Charitable Remainder Unitrust - Tax Planning

Tax Planning

CRUTs are used for a variety of reasons. Often, CRUTs can be used to save income, gift, and/or estate tax. Because the CRUT is a tax-exempt entity a CRUT can be used to sell highly appreciated assets at greatly reduced tax consequences.

For example, assume an individual purchases publicly traded stock for $50,000.00. Assume that, over time, the stock appreciates in value to $1 million. If this individual taxpayer were to sell the stock, the taxpayer would have a $950,000.00 capital gain for income tax purposes, and would be subject to a substantial capital gains tax (this example will assume a combined federal and state capital gains tax rate of 20%, or $190,000.00 of capital gains tax). One tax planning idea would be for this individual to contribute the stock to a CRUT prior to the sale of the stock. The CRUT would then sell the stock. Assuming no other activity in the CRUT account, the $190,000.00 capital gains tax on the $950,000.00 gain would be paid over the lifetime of the taxpayer (without the CRUT, the taxpayer would have to pay the $190,000.00 all at once). The taxpayer would receive an annuity from the CRUT based on the full $1 million dollars of sales proceeds, rather than an annuity (or income stream) based on the $810,000.00 after-tax proceeds.
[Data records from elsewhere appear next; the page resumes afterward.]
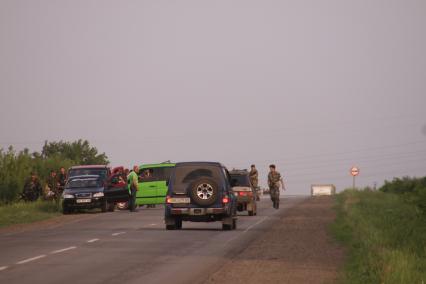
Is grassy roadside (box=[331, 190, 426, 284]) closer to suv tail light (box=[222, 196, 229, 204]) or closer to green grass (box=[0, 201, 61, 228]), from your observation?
suv tail light (box=[222, 196, 229, 204])

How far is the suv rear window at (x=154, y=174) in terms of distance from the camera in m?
45.6

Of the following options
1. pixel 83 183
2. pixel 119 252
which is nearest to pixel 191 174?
pixel 119 252

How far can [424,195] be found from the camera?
123 feet

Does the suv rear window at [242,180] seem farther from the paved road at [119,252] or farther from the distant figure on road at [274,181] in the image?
the paved road at [119,252]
One possible concern for the taxpayer in the above situation is the risk of death shortly after setting up the CRUT. In such instance, the CRUT proceeds would pay to charity before the taxpayer has received much benefit from the annuity. In addition, at the taxpayer’s death, charity receives the assets that might have otherwise passed to children or other heirs. Because of this, tax planners often suggest that their clients purchase life insurance, to be held separately from the CRUT. Using life insurance mitigates the risk of an early death.

For example, assume the same taxpayer above were to set up a CRUT and were to die quickly. In such instance, the balance of the CRUT would pay to charity. If this taxpayer purchased a $1 million dollar life insurance policy, in the event of the taxpayer’s premature death, the taxpayer’s family would receive the $1 million dollar life insurance proceeds and charity would receive the balance of the CRUT.

With proper planning, the life insurance proceeds received by the family would be free from all income tax and estate tax.